**About this exercise:**
Please copy every line of the records below that holds the word "model".

**Data records:**
---*---

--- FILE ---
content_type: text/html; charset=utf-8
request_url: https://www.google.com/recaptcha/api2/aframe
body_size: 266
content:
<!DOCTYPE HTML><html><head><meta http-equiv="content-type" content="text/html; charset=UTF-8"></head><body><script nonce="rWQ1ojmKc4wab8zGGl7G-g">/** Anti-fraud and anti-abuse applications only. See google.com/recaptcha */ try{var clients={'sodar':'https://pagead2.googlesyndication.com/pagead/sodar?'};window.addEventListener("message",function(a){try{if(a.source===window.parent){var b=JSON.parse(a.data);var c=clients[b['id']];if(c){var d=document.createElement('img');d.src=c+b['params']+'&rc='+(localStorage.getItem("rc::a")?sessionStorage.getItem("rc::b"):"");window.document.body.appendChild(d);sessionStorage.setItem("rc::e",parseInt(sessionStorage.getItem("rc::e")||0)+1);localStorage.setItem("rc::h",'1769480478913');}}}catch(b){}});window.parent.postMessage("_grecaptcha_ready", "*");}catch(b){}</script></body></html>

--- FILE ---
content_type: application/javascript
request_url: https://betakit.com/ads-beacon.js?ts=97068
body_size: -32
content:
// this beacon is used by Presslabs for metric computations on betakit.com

---*---

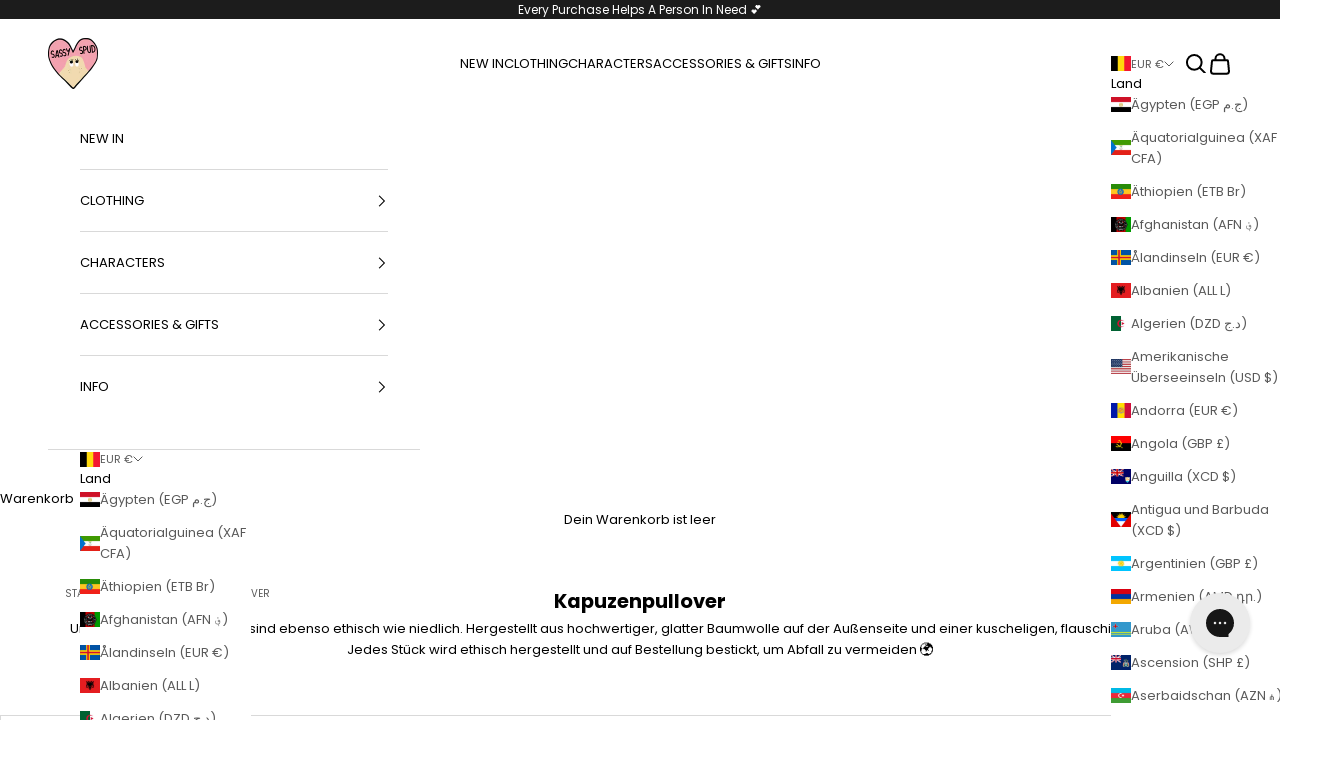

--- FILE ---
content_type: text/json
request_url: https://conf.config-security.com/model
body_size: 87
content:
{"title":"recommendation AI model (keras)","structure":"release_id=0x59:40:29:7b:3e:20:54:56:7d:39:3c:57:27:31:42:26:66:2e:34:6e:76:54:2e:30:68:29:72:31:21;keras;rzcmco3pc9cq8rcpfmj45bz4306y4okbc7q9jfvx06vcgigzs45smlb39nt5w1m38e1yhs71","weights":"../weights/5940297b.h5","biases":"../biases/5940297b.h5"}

---*---

**The answer:**
request_url: https://conf.config-security.com/model
{"title":"recommendation AI model (keras)","structure":"release_id=0x59:40:29:7b:3e:20:54:56:7d:39:3c:57:27:31:42:26:66:2e:34:6e:76:54:2e:30:68:29:72:31:21;keras;rzcmco3pc9cq8rcpfmj45bz4306y4okbc7q9jfvx06vcgigzs45smlb39nt5w1m38e1yhs71","weights":"../weights/5940297b.h5","biases":"../biases/5940297b.h5"}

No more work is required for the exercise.